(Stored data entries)
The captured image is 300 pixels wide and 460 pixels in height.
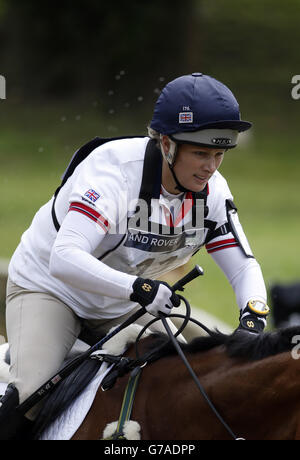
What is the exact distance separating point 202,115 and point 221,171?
60.1ft

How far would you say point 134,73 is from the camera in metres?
22.8

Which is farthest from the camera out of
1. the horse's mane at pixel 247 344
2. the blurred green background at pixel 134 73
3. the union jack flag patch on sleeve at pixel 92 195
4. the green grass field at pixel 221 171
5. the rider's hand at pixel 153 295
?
the blurred green background at pixel 134 73

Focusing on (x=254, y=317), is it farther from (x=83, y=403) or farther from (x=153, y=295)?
(x=83, y=403)

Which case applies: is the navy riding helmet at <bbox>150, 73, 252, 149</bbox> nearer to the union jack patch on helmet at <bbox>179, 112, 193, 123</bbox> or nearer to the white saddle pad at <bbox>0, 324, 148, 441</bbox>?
the union jack patch on helmet at <bbox>179, 112, 193, 123</bbox>

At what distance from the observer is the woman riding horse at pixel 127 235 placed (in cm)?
310

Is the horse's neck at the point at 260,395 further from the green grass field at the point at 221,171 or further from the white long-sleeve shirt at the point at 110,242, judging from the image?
the green grass field at the point at 221,171

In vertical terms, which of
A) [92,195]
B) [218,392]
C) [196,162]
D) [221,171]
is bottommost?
[221,171]

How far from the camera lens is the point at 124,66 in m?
23.8

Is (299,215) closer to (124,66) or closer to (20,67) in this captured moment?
(124,66)

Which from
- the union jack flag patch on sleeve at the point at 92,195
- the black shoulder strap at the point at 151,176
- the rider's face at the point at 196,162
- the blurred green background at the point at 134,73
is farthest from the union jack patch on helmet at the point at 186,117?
the blurred green background at the point at 134,73

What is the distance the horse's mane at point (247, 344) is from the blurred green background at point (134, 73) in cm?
1568

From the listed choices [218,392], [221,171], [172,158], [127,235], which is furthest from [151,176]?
[221,171]

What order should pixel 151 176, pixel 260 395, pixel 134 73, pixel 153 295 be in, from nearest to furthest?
pixel 260 395, pixel 153 295, pixel 151 176, pixel 134 73

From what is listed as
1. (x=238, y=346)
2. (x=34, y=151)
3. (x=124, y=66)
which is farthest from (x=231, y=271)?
(x=124, y=66)
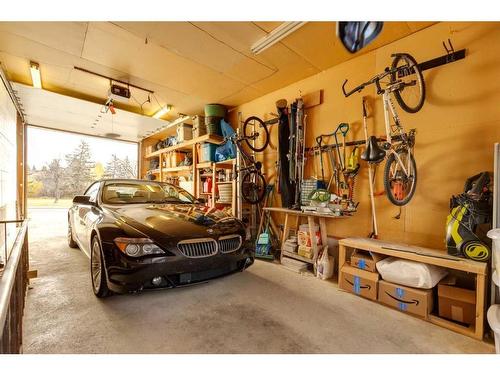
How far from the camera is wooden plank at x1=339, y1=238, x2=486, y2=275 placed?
1.65m

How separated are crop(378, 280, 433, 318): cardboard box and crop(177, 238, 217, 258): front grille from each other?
1.63 m

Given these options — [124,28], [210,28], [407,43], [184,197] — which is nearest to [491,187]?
[407,43]

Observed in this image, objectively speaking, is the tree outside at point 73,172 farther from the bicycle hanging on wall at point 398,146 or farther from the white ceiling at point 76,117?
the bicycle hanging on wall at point 398,146

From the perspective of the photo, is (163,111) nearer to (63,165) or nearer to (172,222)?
(172,222)

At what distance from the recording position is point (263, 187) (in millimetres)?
3926

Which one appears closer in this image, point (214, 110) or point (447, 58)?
point (447, 58)

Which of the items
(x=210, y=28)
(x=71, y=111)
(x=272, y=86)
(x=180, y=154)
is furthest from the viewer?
(x=180, y=154)

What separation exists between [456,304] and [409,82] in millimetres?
2162

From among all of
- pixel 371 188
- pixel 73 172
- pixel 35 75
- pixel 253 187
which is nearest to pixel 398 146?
pixel 371 188

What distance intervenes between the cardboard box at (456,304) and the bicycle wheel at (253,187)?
2607 mm

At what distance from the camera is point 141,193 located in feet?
9.39

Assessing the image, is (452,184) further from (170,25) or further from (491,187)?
(170,25)

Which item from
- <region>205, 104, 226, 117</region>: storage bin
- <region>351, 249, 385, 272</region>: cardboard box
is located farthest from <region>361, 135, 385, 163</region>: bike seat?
<region>205, 104, 226, 117</region>: storage bin
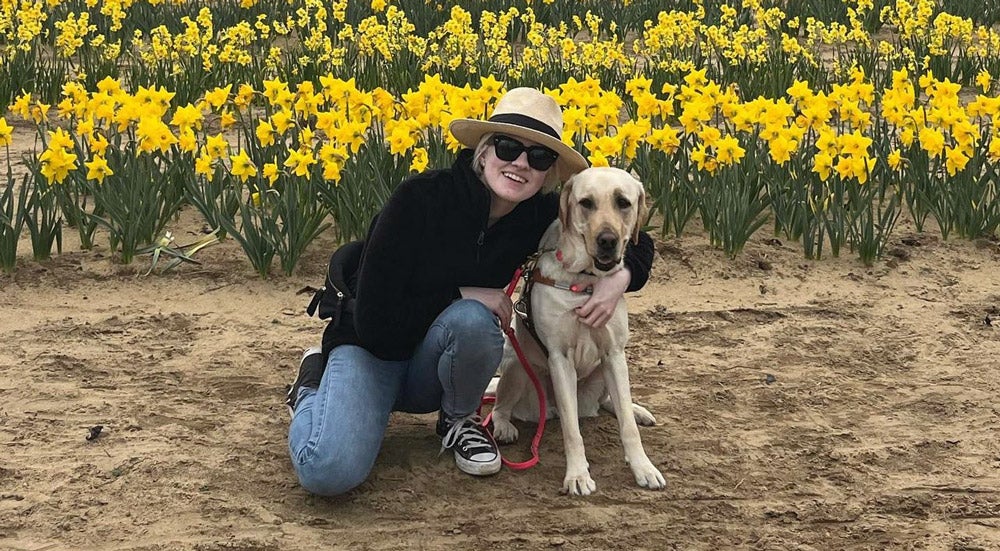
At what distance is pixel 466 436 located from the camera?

**Problem:**
Copy the records word for word, starting at the line containing "At what distance from the camera" and continuing through the end of the records. Leave the pictures out of your copy.

**Output below:**
At what distance from the camera is point 141,193 located in feet?
9.39

Assessing the image, is (452,184) further from (170,25) or further from (491,187)?
(170,25)

Which item from
- <region>205, 104, 226, 117</region>: storage bin
- <region>351, 249, 385, 272</region>: cardboard box
is located farthest from <region>361, 135, 385, 163</region>: bike seat?
<region>205, 104, 226, 117</region>: storage bin
At what distance is pixel 466 436 located from the camera?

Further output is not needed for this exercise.